- Task item: Everything from the line containing "Ihome Homestay Хошимін Екстер'єр фото" through the last line of the data below is to be retyped exactly, apart from the pictures.

===== Records for the task

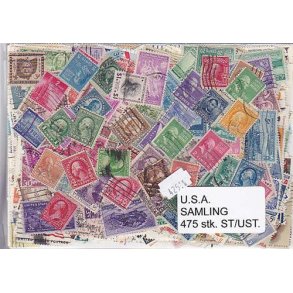 Tjekoslovakiet Samling St/ust. 425 forskellige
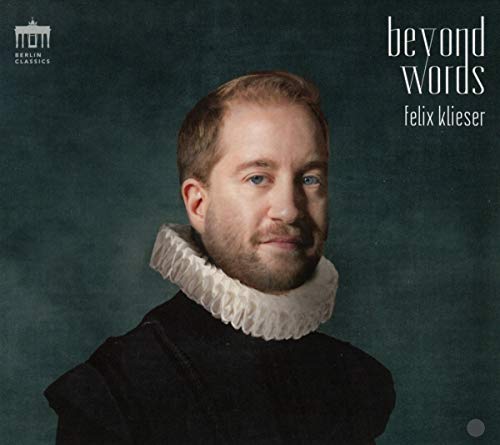 Felix Klieser Chaarts Chamber - Beyond Words: Music By Js Back / Vivaldi / Handel / Gluck [CD]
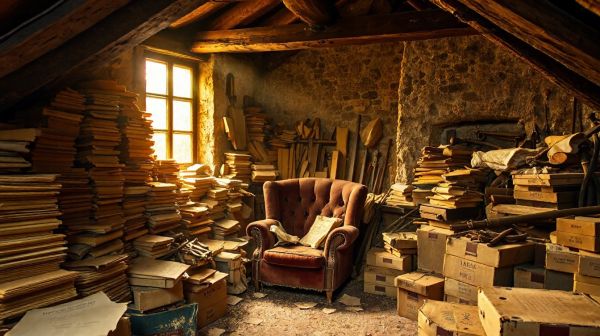 5 astuces efficaces pour un débarras rapide à Buncey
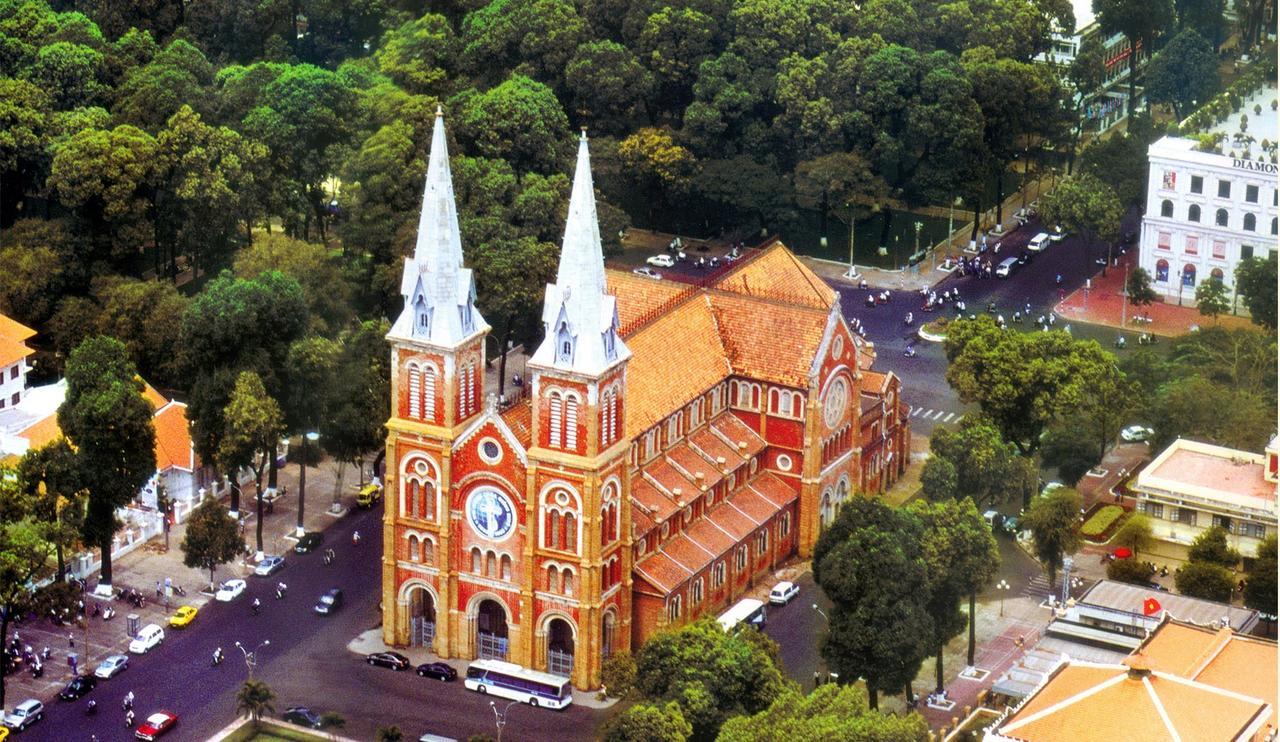 Ihome Homestay Хошимін Екстер'єр фото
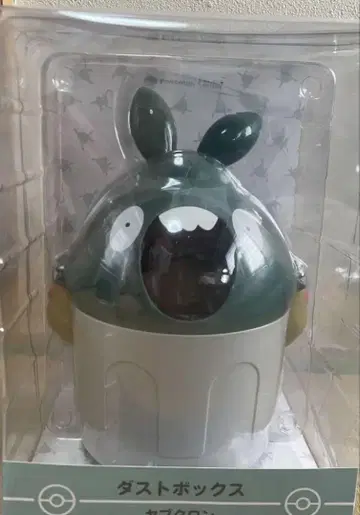 포켓몬 센터 야부크론 더스트박스 쓰레기통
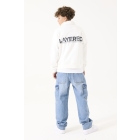 Garcia truien & vesten 53-offwhite B53464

==========

- Solution for this task:
 Ihome Homestay Хошимін Екстер'єр фото
 포켓몬 센터 야부크론 더스트박스 쓰레기통
 Garcia truien & vesten 53-offwhite B53464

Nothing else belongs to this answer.